How to prepare for nipple and areola reconstruction:
Your healthcare provider will talk to you about how to prepare for your procedure. He or she may tell you not to eat or drink anything after midnight on the day of your procedure. He or she will tell you which medicines to take or not take on the day of your procedure. You may be given an antibiotic through your IV to help prevent a bacterial infection. Arrange for someone to drive you home after your procedure.
What will happen during nipple and areola reconstruction:
- You may be given general anesthesia to keep you asleep and free from pain during your procedure. You may instead be given local anesthesia to numb the surgery area.
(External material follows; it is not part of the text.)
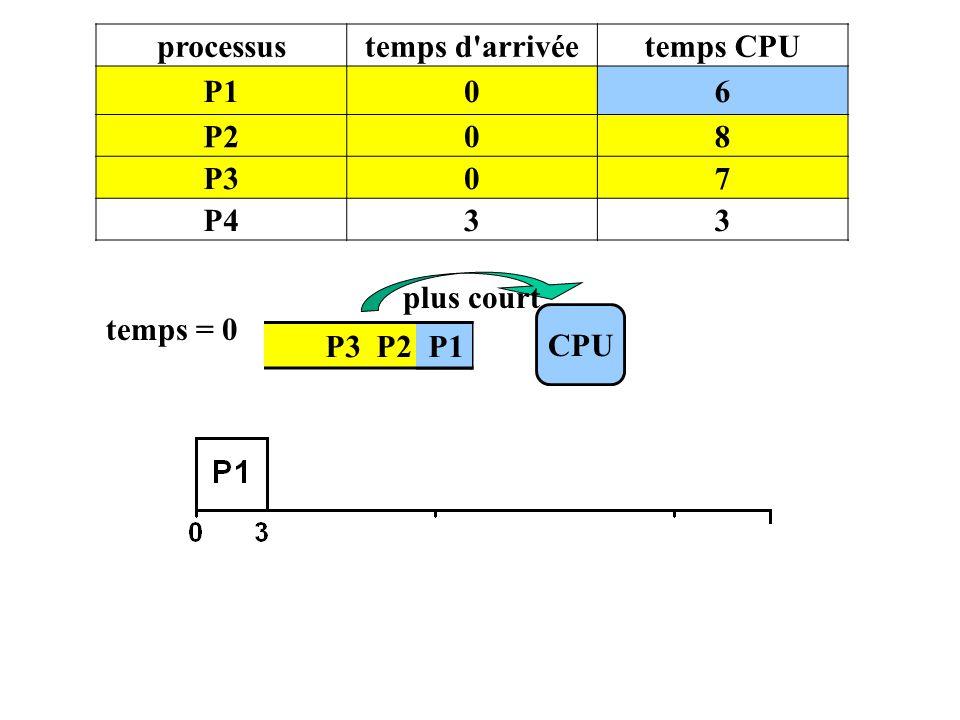 processus temps d arrivée temps CPU P1 6 P2 8 P3 7 P4 3 plus court temps = 0 CPU P3 P2 P1 P1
With local anesthesia, you may still feel pressure or pushing during surgery, but you should not feel any pain.
- Your healthcare provider will make a small incision in your breast. He or she may use the breast tissue that is already there to create a nipple and areola. If a skin graft will be used, he or she will also make a small incision at the donor site. Skin will be taken from this area. Your healthcare provider will use the skin graft with or without a skin substitute to create a nipple and areola. He or she will close your incisions with stitches and cover them with bandages. Antibacterial ointment and a nipple shield will be placed over your rebuilt nipple and areola. This will help protect the area from injury and infection.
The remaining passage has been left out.